Selain pengarahan dari Wamen ATR/Waka BPN, peserta Rakor juga menerima paparan teknis dari Direktur Jenderal Tata Ruang, Suyus Windayana, serta Direktur Jenderal Pengendalian dan Penertiban Tanah dan Ruang, Lampri. Materi yang disampaikan mencakup strategi percepatan penetapan LP2B, sinkronisasi data lahan sawah, hingga integrasinya ke dalam instrumen tata ruang daerah.
“Kami ingin menghadirkan satu basis data lahan sawah nasional yang konsisten dan digunakan bersama oleh pemerintah pusat maupun daerah. Hal ini penting agar setiap kebijakan yang diambil memiliki landasan yang sama serta memberikan kepastian bagi seluruh pihak,” tegas Ossy Dermawan.

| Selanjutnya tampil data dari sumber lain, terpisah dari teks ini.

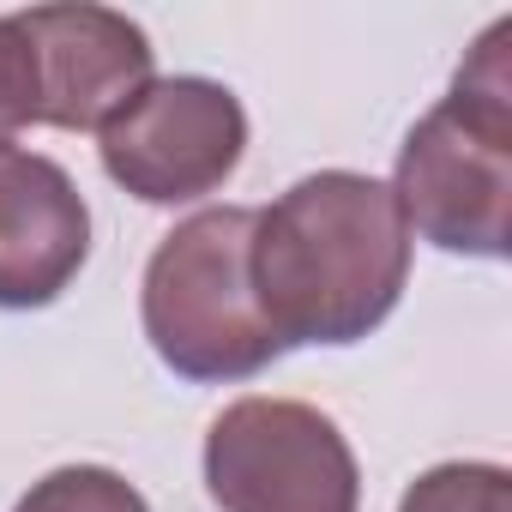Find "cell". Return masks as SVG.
<instances>
[{"instance_id": "obj_1", "label": "cell", "mask_w": 512, "mask_h": 512, "mask_svg": "<svg viewBox=\"0 0 512 512\" xmlns=\"http://www.w3.org/2000/svg\"><path fill=\"white\" fill-rule=\"evenodd\" d=\"M247 278L284 350L362 344L410 284V229L392 187L356 169L302 175L253 211Z\"/></svg>"}, {"instance_id": "obj_2", "label": "cell", "mask_w": 512, "mask_h": 512, "mask_svg": "<svg viewBox=\"0 0 512 512\" xmlns=\"http://www.w3.org/2000/svg\"><path fill=\"white\" fill-rule=\"evenodd\" d=\"M512 19H494L452 91L404 133L392 199L404 229L440 253L506 260L512 253Z\"/></svg>"}, {"instance_id": "obj_3", "label": "cell", "mask_w": 512, "mask_h": 512, "mask_svg": "<svg viewBox=\"0 0 512 512\" xmlns=\"http://www.w3.org/2000/svg\"><path fill=\"white\" fill-rule=\"evenodd\" d=\"M253 205H211L175 223L139 284V320L157 362L193 386H235L266 374L284 344L272 338L247 278Z\"/></svg>"}, {"instance_id": "obj_4", "label": "cell", "mask_w": 512, "mask_h": 512, "mask_svg": "<svg viewBox=\"0 0 512 512\" xmlns=\"http://www.w3.org/2000/svg\"><path fill=\"white\" fill-rule=\"evenodd\" d=\"M205 488L223 512L362 506V470L344 428L302 398H235L205 434Z\"/></svg>"}, {"instance_id": "obj_5", "label": "cell", "mask_w": 512, "mask_h": 512, "mask_svg": "<svg viewBox=\"0 0 512 512\" xmlns=\"http://www.w3.org/2000/svg\"><path fill=\"white\" fill-rule=\"evenodd\" d=\"M247 151V109L229 85L175 73L151 79L103 133L97 157L139 205H193L217 193Z\"/></svg>"}, {"instance_id": "obj_6", "label": "cell", "mask_w": 512, "mask_h": 512, "mask_svg": "<svg viewBox=\"0 0 512 512\" xmlns=\"http://www.w3.org/2000/svg\"><path fill=\"white\" fill-rule=\"evenodd\" d=\"M37 55V121L61 133H103L151 79V37L109 7H31L13 13Z\"/></svg>"}, {"instance_id": "obj_7", "label": "cell", "mask_w": 512, "mask_h": 512, "mask_svg": "<svg viewBox=\"0 0 512 512\" xmlns=\"http://www.w3.org/2000/svg\"><path fill=\"white\" fill-rule=\"evenodd\" d=\"M91 260V205L79 181L25 145H0V308L31 314L67 296Z\"/></svg>"}, {"instance_id": "obj_8", "label": "cell", "mask_w": 512, "mask_h": 512, "mask_svg": "<svg viewBox=\"0 0 512 512\" xmlns=\"http://www.w3.org/2000/svg\"><path fill=\"white\" fill-rule=\"evenodd\" d=\"M398 512H512V476L506 464H482V458L434 464L404 488Z\"/></svg>"}, {"instance_id": "obj_9", "label": "cell", "mask_w": 512, "mask_h": 512, "mask_svg": "<svg viewBox=\"0 0 512 512\" xmlns=\"http://www.w3.org/2000/svg\"><path fill=\"white\" fill-rule=\"evenodd\" d=\"M13 512H151V506L109 464H61L43 482H31V494Z\"/></svg>"}, {"instance_id": "obj_10", "label": "cell", "mask_w": 512, "mask_h": 512, "mask_svg": "<svg viewBox=\"0 0 512 512\" xmlns=\"http://www.w3.org/2000/svg\"><path fill=\"white\" fill-rule=\"evenodd\" d=\"M37 121V55L19 31V19H0V145H13Z\"/></svg>"}]
</instances>
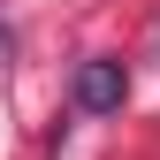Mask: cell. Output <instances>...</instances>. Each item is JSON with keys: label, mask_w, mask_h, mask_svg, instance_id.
<instances>
[{"label": "cell", "mask_w": 160, "mask_h": 160, "mask_svg": "<svg viewBox=\"0 0 160 160\" xmlns=\"http://www.w3.org/2000/svg\"><path fill=\"white\" fill-rule=\"evenodd\" d=\"M152 61H160V23H152Z\"/></svg>", "instance_id": "7a4b0ae2"}, {"label": "cell", "mask_w": 160, "mask_h": 160, "mask_svg": "<svg viewBox=\"0 0 160 160\" xmlns=\"http://www.w3.org/2000/svg\"><path fill=\"white\" fill-rule=\"evenodd\" d=\"M69 99H76V114H122V99H130V76H122V61H84L76 69V84H69Z\"/></svg>", "instance_id": "6da1fadb"}]
</instances>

Gubernur Jawa Tengah, Ahmad Luthfi, menyambut baik langkah Kementerian ATR/BPN dalam menyelaraskan data lahan sawah dengan instrumen tata ruang. Menurutnya, sinkronisasi data menjadi kebutuhan mendesak bagi pemerintah daerah untuk menjaga keseimbangan antara perlindungan lahan pertanian sebagai penopang swasembada pangan dan penyediaan ruang bagi investasi yang mendorong pertumbuhan ekonomi.
“Untuk menciptakan iklim investasi yang sehat di daerah, salah satu syarat utamanya adalah kejelasan data LBS dan LP2B. Investor harus memperoleh kepastian mengenai wilayah yang dapat dikembangkan dan wilayah yang wajib dilindungi. Karena itu, persoalan data dan tata ruang perlu diselesaikan bersama agar tidak menjadi hambatan bagi pembangunan maupun perlindungan lahan pertanian,” ujar Ahmad Luthfi.
Rakor ini mempertemukan unsur pemerintah pusat dan daerah dalam upaya memperkuat perlindungan lahan pertanian sekaligus menciptakan kepastian tata ruang. Kegiatan tersebut turut dihadiri sejumlah Pejabat Pimpinan Tinggi Pratama Kementerian ATR/BPN, Plt. Kepala Kantor Wilayah BPN Provinsi Jawa Tengah Kartono Agustiyanto, serta Kepala Kantor Pertanahan se-Provinsi Jawa Tengah.
Melalui langkah penyelarasan data ini, Kementerian ATR/BPN berharap terwujud satu data sawah nasional yang akurat, terpadu, dan menjadi rujukan bersama dalam perencanaan pembangunan, perlindungan lahan pertanian, serta penguatan ketahanan pangan Indonesia.